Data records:
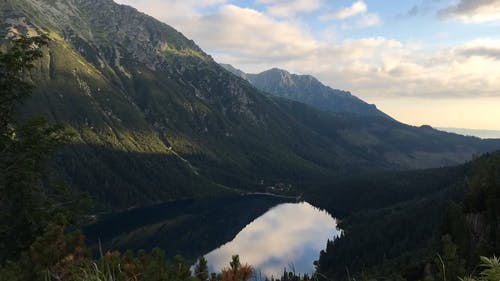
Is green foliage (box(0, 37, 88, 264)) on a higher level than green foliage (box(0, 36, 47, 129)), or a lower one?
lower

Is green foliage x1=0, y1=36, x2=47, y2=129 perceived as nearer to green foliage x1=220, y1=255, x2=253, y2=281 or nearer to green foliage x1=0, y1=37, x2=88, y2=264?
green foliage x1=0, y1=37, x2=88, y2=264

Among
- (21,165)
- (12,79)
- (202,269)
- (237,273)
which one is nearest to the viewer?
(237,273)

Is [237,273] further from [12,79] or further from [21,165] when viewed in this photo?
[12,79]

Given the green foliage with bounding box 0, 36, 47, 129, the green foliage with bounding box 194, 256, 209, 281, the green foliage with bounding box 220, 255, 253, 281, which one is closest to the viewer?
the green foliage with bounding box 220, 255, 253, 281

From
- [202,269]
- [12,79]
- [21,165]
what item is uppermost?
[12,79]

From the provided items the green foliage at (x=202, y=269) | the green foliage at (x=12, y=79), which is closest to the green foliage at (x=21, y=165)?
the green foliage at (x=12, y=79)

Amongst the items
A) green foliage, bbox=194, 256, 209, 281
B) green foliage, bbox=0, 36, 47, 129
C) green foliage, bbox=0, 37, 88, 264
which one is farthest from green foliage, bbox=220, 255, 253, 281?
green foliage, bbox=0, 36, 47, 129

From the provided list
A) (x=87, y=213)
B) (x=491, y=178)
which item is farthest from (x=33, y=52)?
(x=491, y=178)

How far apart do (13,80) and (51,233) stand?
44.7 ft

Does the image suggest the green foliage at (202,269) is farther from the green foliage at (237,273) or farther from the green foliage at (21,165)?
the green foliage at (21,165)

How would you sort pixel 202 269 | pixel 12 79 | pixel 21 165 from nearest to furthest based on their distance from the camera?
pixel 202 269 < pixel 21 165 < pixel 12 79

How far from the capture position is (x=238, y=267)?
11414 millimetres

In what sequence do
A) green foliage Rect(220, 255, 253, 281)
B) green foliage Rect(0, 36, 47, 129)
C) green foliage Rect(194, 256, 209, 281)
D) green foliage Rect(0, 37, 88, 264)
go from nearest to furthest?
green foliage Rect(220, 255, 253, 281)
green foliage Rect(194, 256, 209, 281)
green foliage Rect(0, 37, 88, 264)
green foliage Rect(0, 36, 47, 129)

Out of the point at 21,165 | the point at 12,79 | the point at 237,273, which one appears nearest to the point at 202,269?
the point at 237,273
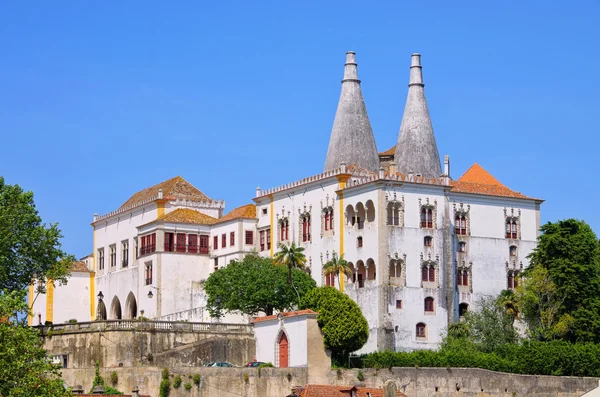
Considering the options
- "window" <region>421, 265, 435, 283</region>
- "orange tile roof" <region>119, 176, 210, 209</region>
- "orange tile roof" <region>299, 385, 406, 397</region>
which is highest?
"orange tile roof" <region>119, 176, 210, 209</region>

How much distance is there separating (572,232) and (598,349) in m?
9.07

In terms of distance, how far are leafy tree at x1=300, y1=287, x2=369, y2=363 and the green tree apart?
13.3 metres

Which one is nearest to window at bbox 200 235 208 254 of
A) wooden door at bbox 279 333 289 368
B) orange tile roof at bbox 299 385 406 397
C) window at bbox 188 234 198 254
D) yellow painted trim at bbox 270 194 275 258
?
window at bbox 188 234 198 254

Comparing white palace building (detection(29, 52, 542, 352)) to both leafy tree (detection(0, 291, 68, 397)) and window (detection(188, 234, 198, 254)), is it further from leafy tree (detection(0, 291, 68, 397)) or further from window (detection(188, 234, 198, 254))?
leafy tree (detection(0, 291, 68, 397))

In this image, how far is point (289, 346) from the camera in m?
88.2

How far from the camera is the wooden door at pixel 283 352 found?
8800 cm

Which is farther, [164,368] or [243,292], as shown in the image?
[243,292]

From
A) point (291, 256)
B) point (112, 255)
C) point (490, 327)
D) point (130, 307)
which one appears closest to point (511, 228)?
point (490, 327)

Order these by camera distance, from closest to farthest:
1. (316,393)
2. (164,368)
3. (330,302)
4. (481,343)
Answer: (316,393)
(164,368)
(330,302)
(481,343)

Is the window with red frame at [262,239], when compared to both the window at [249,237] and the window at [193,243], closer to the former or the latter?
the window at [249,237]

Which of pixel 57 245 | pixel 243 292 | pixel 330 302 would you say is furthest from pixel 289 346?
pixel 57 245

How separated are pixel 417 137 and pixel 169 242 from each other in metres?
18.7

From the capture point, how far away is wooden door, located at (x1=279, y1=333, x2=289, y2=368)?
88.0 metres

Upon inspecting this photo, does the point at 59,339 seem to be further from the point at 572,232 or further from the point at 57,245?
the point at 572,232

Task instructions — Quote every one of the entries above word for word, omitting the pictures from your answer.

Response —
Is green foliage (box(0, 37, 88, 264)) on a higher level than green foliage (box(0, 36, 47, 129)), or a lower one?
lower

Is green foliage x1=0, y1=36, x2=47, y2=129 perceived as nearer to green foliage x1=220, y1=255, x2=253, y2=281 or nearer to green foliage x1=0, y1=37, x2=88, y2=264?
green foliage x1=0, y1=37, x2=88, y2=264

Among
- (21,165)
- (12,79)
- (202,269)
- (237,273)
which one is nearest to the viewer?
(237,273)

Is [237,273] further from [12,79] or further from [21,165] when viewed in this photo?
[12,79]

Given the green foliage with bounding box 0, 36, 47, 129, the green foliage with bounding box 194, 256, 209, 281, the green foliage with bounding box 220, 255, 253, 281, which one is closest to the viewer?
the green foliage with bounding box 220, 255, 253, 281

From
- [202,269]
- [12,79]
- [21,165]
what item is uppermost?
[12,79]

From the provided items the green foliage at (x=202, y=269) | the green foliage at (x=12, y=79), which is closest to the green foliage at (x=21, y=165)?
the green foliage at (x=12, y=79)

Amongst the items
A) green foliage, bbox=194, 256, 209, 281
B) green foliage, bbox=0, 36, 47, 129
C) green foliage, bbox=0, 37, 88, 264
which one is farthest from green foliage, bbox=220, 255, 253, 281?
green foliage, bbox=0, 36, 47, 129

From the provided list
A) (x=87, y=213)
B) (x=491, y=178)
which item is farthest from (x=33, y=52)?
(x=491, y=178)

How far apart do (13,80) and (51,233) stand?
44.7 ft

Does the image suggest the green foliage at (202,269) is farther from the green foliage at (237,273) or farther from the green foliage at (21,165)?
the green foliage at (21,165)

How would you sort pixel 202 269 | pixel 12 79 | pixel 21 165 from nearest to furthest based on their distance from the camera?
pixel 202 269 < pixel 21 165 < pixel 12 79

How far from the capture position is (x=238, y=267)?
11414 millimetres

In what sequence do
A) green foliage Rect(220, 255, 253, 281)
B) green foliage Rect(0, 36, 47, 129)
C) green foliage Rect(194, 256, 209, 281)
D) green foliage Rect(0, 37, 88, 264)
go from nearest to furthest?
green foliage Rect(220, 255, 253, 281)
green foliage Rect(194, 256, 209, 281)
green foliage Rect(0, 37, 88, 264)
green foliage Rect(0, 36, 47, 129)

Out of the point at 21,165 | the point at 12,79 | the point at 237,273, which one appears nearest to the point at 202,269?
the point at 237,273
Considering the options
- "window" <region>421, 265, 435, 283</region>
- "orange tile roof" <region>119, 176, 210, 209</region>
- "orange tile roof" <region>299, 385, 406, 397</region>
which is highest?
"orange tile roof" <region>119, 176, 210, 209</region>

How much distance is there separating (572,232) and (598,349) in m?
9.07

In terms of distance, how far are leafy tree at x1=300, y1=287, x2=369, y2=363 and the green tree apart?
13.3 metres

Which one is nearest to window at bbox 200 235 208 254 of
A) wooden door at bbox 279 333 289 368
B) orange tile roof at bbox 299 385 406 397
C) window at bbox 188 234 198 254
D) yellow painted trim at bbox 270 194 275 258
?
window at bbox 188 234 198 254

Comparing white palace building (detection(29, 52, 542, 352)) to both leafy tree (detection(0, 291, 68, 397)) and window (detection(188, 234, 198, 254)), is it further from leafy tree (detection(0, 291, 68, 397)) or further from window (detection(188, 234, 198, 254))?
leafy tree (detection(0, 291, 68, 397))

In this image, how far is point (289, 346) from the camera in m?
88.2

How far from the camera is the wooden door at pixel 283 352 found?
8800 cm

Which is farther, [164,368] or [243,292], as shown in the image?
[243,292]

From
A) point (291, 256)
B) point (112, 255)
C) point (490, 327)
D) point (130, 307)
which one appears closest to point (511, 228)?
point (490, 327)

Order these by camera distance, from closest to farthest:
1. (316,393)
2. (164,368)
3. (330,302)
4. (481,343)
Answer: (316,393)
(164,368)
(330,302)
(481,343)

Is the window with red frame at [262,239], when compared to both the window at [249,237] and the window at [193,243], closer to the former or the latter?
the window at [249,237]

Which of pixel 57 245 | pixel 243 292 | pixel 330 302 would you say is furthest from pixel 289 346?
pixel 57 245

How separated are pixel 417 137 and pixel 169 242 from each other in metres?
18.7

From the capture point, how far away is wooden door, located at (x1=279, y1=333, x2=289, y2=368)?
88.0 metres

Upon inspecting this photo, does the point at 59,339 seem to be further from the point at 572,232 or further from the point at 57,245?
the point at 572,232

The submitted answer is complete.